In a real-life scenario, the HITs would be on the MTurk production server and real humans would (hopefully) find my micro-payment of 10 cents per HIT adequate and do the marking up for me. I have configured my HIT to have MaxAssignments=1, which means I want only 1 worker to work on the HIT -- in reality, you want at least 3 people to work on each HIT so you can do a majority vote (or something more sophisticated) on their labels. In any case, once all your HITs have been handled by the required number of turkers, it is time to download the results.

Results for a HIT can be retrieved using the list_assignments_for_hit() method of the MTurk client -- you need the HIT Id for the HIT that was returned during HIT creation, and which we had stored away for use now. The response from the MTurk server is a JSON response, with the actual Answer value packaged as an XML payload. We use the xmltodict.parse() method to parse this payload into a Python data structure, which we then pick apart to write out the output.

1
 2
 3
 4
 5
 6
 7
 8
 9
10
11
12
13
14
15
16
17
18
19
20
21
22
23
24
25
26
27
28
29
30
31
32
33
34
35
36
37
38
39
40
41
42
43
44
45
46
47
48
49
50
51
52
53
54
55
56
57
58
59
60
61
62
63
64
import boto3
import os
import xmltodict

# constants
MTURK_SANDBOX = "https://mturk-requester-sandbox.us-east-1.amazonaws.com"
MTURK_REGION = "us-east-1"

DATA_DIR = "../data"
HIT_ID_FILE = os.path.join(DATA_DIR, "best-keywords-hitids.txt")
RESULTS_FILE = os.path.join(DATA_DIR, "best-keywords-results.txt")

# extract AWS credentials from local file
creds = []
CREDENTIALS_FILE = "/path/to/amazon-credentials.txt"
with open(CREDENTIALS_FILE, "r") as f:
    for line in f:
        if line.startswith("#"):
            continue
        _, cred = line.strip().split("=")
        creds.append(cred)

# verify access to MTurk
mturk = boto3.client('mturk',
   aws_access_key_id=creds[0],
   aws_secret_access_key=creds[1],
   region_name=MTURK_REGION,
   endpoint_url=MTURK_SANDBOX
)
print("Sandbox account pretend balance: ${:s}".format(
    mturk.get_account_balance()["AvailableBalance"]))

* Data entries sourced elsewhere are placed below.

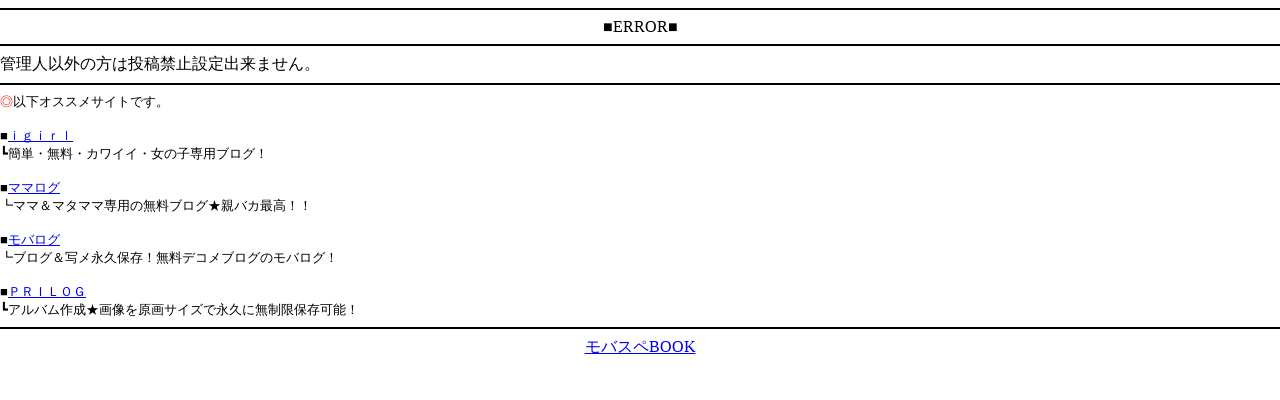

--- FILE ---
content_type: text/html
request_url: http://book.xmbs.jp/prohibition.php?ID=621211&server=mbbook&serial=303108&guid=on
body_size: 706
content:
<html>
<head>
<title>ERROR!!</title>
<meta http-equiv="Content-Type" content="text/html; charset=shift_JIS">
<meta http-equiv="cache-control" content="no-cache">
<link rel="stylesheet" href="/default.css" type="text/css" media="screen" />
<script type="text/javascript" src="/iwindow_pc.js"></script>
<script language="javascript" src="http://aph.jp/_emoji/emoji3.js"></script>
</head>
<body>
<hr color=#000000>
<center><font color=#000000>■</font>ERROR<font color=#000000>■</font></center>
<hr color=#000000>
<div class="wrap">
管理人以外の方は投稿禁止設定出来ません。
</div>
<hr color=#000000>

<div class="wrap">
<font size="2">
<font color=red>◎</font>以下オススメサイトです。<br>
<br>
■<A HREF="http://ixgirl.jp/">ｉｇｉｒｌ</A><BR>
┗簡単・無料・カワイイ・女の子専用ブログ！<BR>
<br>
■<A HREF="http://mama-log.jp/">ママログ</A><BR>
┗ママ＆マタママ専用の無料ブログ★親バカ最高！！<BR>
<br>
■<A HREF="http://mslog.jp/">モバログ</A><BR>
┗ブログ＆写メ永久保存！無料デコメブログのモバログ！<BR>
<br>
■<A HREF="http://pri-log.jp/">ＰＲＩＬＯＧ</A><BR>
┗アルバム作成★画像を原画サイズで永久に無制限保存可能！<BR>
</font>
</div>

<hr color=#000000>
<center><a href="http://book.xmbs.jp/">モバスペBOOK</a></center>
</body>
</html>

# get HIT Ids stored from during HIT creation
hit_ids = []
with open(HIT_ID_FILE, "r") as f:
    for line in f:
        hit_ids.append(line.strip())

# retrieve MTurk results
fres = open(RESULTS_FILE, "w")
for hit_id in hit_ids:
    snippet_ids, keyword_ids = {}, {}
    results = mturk.list_assignments_for_hit(HITId=hit_id, 
        AssignmentStatuses=['Submitted'])
    if results["NumResults"] > 0:
        for assignment in results["Assignments"]:
            worker_id = assignment["WorkerId"]
            answer_dict = xmltodict.parse(assignment["Answer"])
            answer_dict_2 = answer_dict["QuestionFormAnswers"]["Answer"]
            for answer_pair in answer_dict_2:
                field_name = answer_pair["QuestionIdentifier"]
                field_value = answer_pair["FreeText"]
                if field_name.startswith("iid_"):
                    id = field_name.split("_")[1]
                    snippet_ids[id] = field_value
                    keyword_ids[id] = []
                else:
                    _, iid, kid = field_name.split("_")
                    keyword_ids[iid].append(kid)
    for id, iid in snippet_ids.items():
        selected_kids = ",".join(keyword_ids[id])
        fres.write("{:s}\t{:s}\t{:s}\n".format(worker_id, iid, selected_kids))

fres.close()

The output of this step is a TSV file that contains the worker ID, the snippet ID, and a comma-separated list of keyword IDs that were found to be meaningful by the turker(s). This can now be joined with the original input file to find the preferred labels.

1
 2
 3
 4
 5
 6
 7
 8
 9
10
11
A2AQYARTZTL5EE S0735109710021418-gr5 2,3
A2AQYARTZTL5EE S0894731707005962-gr1 2,4
A2AQYARTZTL5EE S1740677311000118-gr2 1,5
A2AQYARTZTL5EE S0031938414005393-gr2 1,3,4,5
A2AQYARTZTL5EE S1542356515000415-gr2 3
A2AQYARTZTL5EE S1521661616300158-gr8 2
A2AQYARTZTL5EE S0091743514001212-gr2 1,2,3
A2AQYARTZTL5EE S0735109712023662-gr2 1,2,3
A2AQYARTZTL5EE S0026049509000456-gr1 
A2AQYARTZTL5EE S0079610715000103-gr3 1,3
...

This is all I have for today. I hope you enjoyed the post and found it useful. I believe crowdsourcing will become more important as people begin to realize the benefits of weak supervision, and the MTurk API makes it quite easy to set up this kind of jobs.